The three of us watched for enemy laser fire for a couple of minutes, but there was none. Probably waiting for reinforcements.
Hilleboe called back. ‘I only get fifty-three, sir. Some may be unconscious.’
‘All right. Have them sit tight until—’ Then the second wave showed up, the troop carriers roaring over the horizon with their jets pointed our way, decelerating. ‘Get some rockets on those bastards!’ Hilleboe yelled to everyone in particular. But nobody had managed to stay attached to a rocket launcher while he was being tossed around. No grenade launchers, either, and the range was too far for the hand lasers to do any damage.

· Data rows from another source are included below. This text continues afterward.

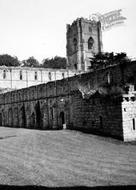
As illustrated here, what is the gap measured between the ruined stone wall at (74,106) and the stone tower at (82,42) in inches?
1423

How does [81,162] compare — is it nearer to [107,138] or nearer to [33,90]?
[107,138]

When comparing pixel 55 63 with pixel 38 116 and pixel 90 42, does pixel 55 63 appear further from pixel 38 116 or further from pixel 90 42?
pixel 38 116

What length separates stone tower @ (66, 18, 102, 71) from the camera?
77125 millimetres

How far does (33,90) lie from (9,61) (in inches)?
2157

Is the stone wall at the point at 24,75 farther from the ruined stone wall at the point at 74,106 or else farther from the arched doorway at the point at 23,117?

These carriers were four or five times the size of the ones in the first wave. One of them grounded about a kilometer in front of us, barely stopping long enough to disgorge its troops. Of which there were over 50, probably 64 — times 8 made 512. No way we could hold them back.
‘Everybody listen, this is Major Mandella.’ I tried to keep my voice even and quiet. ‘We’re going to retreat back into the dome, quickly but in an orderly way. I know we’re scattered all over hell. If you belong to the second or fourth platoon, stay put for a minute and give covering fire while the first and third platoons, and support, fall back.
‘First and third and support, fall back to about half your present distance from the dome, then take cover and defend the second and fourth as they come back. They’ll go to the edge of the dome and cover you while you come back the rest of the way.’ I shouldn’t have said ‘retreat’; that word wasn’t in the book. Retrograde action.
There was a lot more retrograde than action. Eight or nine people were firing, and all the rest were in full flight. Rudkoski and Orban had vanished. I took a few carefully aimed shots, to no great effect, then ran down to the other end of the ditch, climbed out and headed for the dome.
The Taurans started firing rockets, but most of them seemed to be going too high. I saw two of us get blown away before I got to my halfway point; found a nice big rock and hid behind it. I peeked out and decided that only two or three of the Taurans were close enough to be even remotely possible laser targets, and the better part of valor would be in not drawing unnecessary attention to myself. I ran the rest of the way to the edge of the field and stopped to return fire. After a couple of shots, I realized that I was just making myself a target; as far as I could see there was only one other person who was still running toward the dome.
A rocket zipped by, so close I could have touched it. I flexed my knees and kicked, and entered the dome in a rather undignified posture.